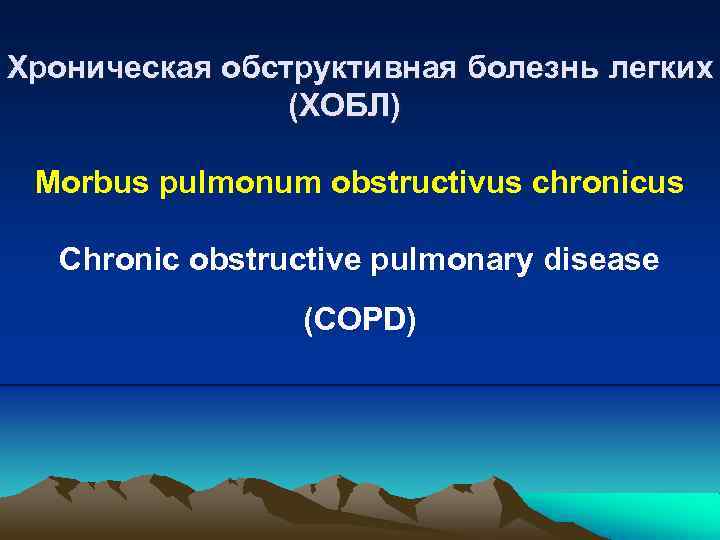 Хроническая обструктивная болезнь легких (ХОБЛ)

Morbus pulmonum obstructivus chronicus

Chronic obstructive pulmonary disease

(COPD)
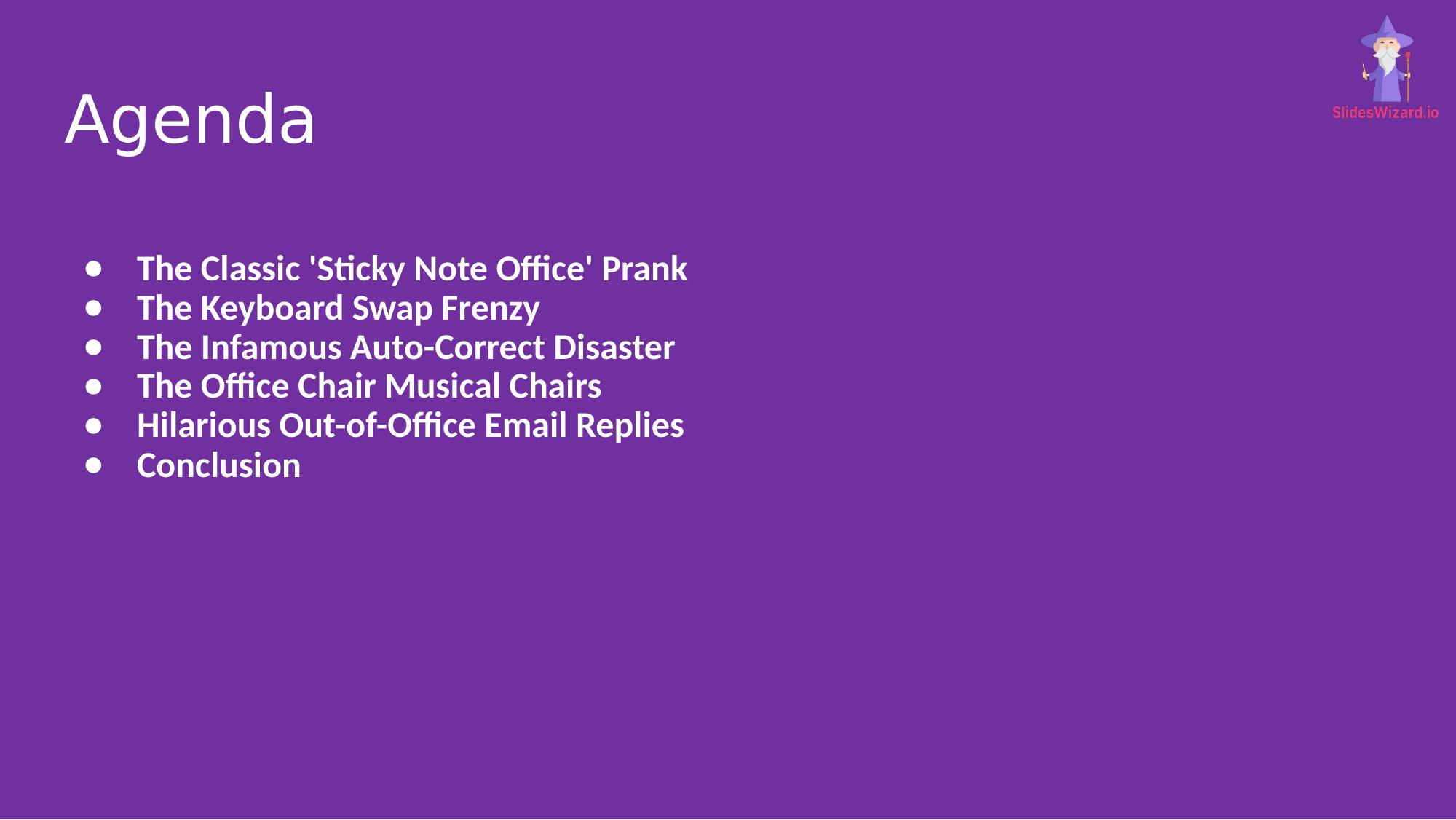 Agenda

SlidesWizard.io

- The Classic 'Sticky Note Office' Prank
- The Keyboard Swap Frenzy
- The Infamous Auto-Correct Disaster
- The Office Chair Musical Chairs
- Hilarious Out-of-Office Email Replies
- Conclusion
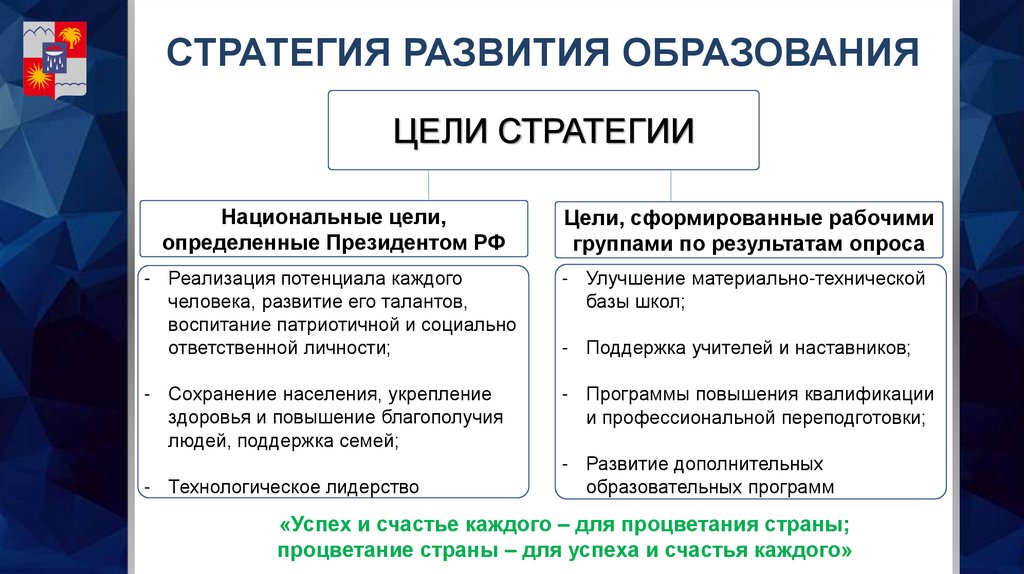 СТРАТЕГИЯ РАЗВИТИЯ ОБРАЗОВАНИЯ

ЦЕЛИ СТРАТЕГИИ

Национальные цели, определенные Президентом РФ

- Реализация потенциала каждого человека, развитие его талантов, воспитание патриотичной и социально ответственной личности;

- Сохранение населения, укрепление здоровья и повышение благополучия людей, поддержка семей;

- Технологическое лидерство

Цели, сформированные рабочими группами по результатам опроса

- Улучшение материально-технической базы школ;

- Поддержка учителей и наставников;

- Программы повышения квалификации и профессиональной переподготовки;

- Развитие дополнительных образовательных программ

«Успех и счастье каждого – для процветания страны; процветание страны – для успеха и счастья каждого»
#####
* [WORK ORDER]: Restate the lines above from the one containing "Chronic obstructive pulmonary disease" through the one containing "- Развитие дополнительных", inclusive, exactly and without pictures.

* [REPLY TO THE EXERCISE]:
Chronic obstructive pulmonary disease

(COPD)
 Agenda

SlidesWizard.io

- The Classic 'Sticky Note Office' Prank
- The Keyboard Swap Frenzy
- The Infamous Auto-Correct Disaster
- The Office Chair Musical Chairs
- Hilarious Out-of-Office Email Replies
- Conclusion
 СТРАТЕГИЯ РАЗВИТИЯ ОБРАЗОВАНИЯ

ЦЕЛИ СТРАТЕГИИ

Национальные цели, определенные Президентом РФ

- Реализация потенциала каждого человека, развитие его талантов, воспитание патриотичной и социально ответственной личности;

- Сохранение населения, укрепление здоровья и повышение благополучия людей, поддержка семей;

- Технологическое лидерство

Цели, сформированные рабочими группами по результатам опроса

- Улучшение материально-технической базы школ;

- Поддержка учителей и наставников;

- Программы повышения квалификации и профессиональной переподготовки;

- Развитие дополнительных образовательных программ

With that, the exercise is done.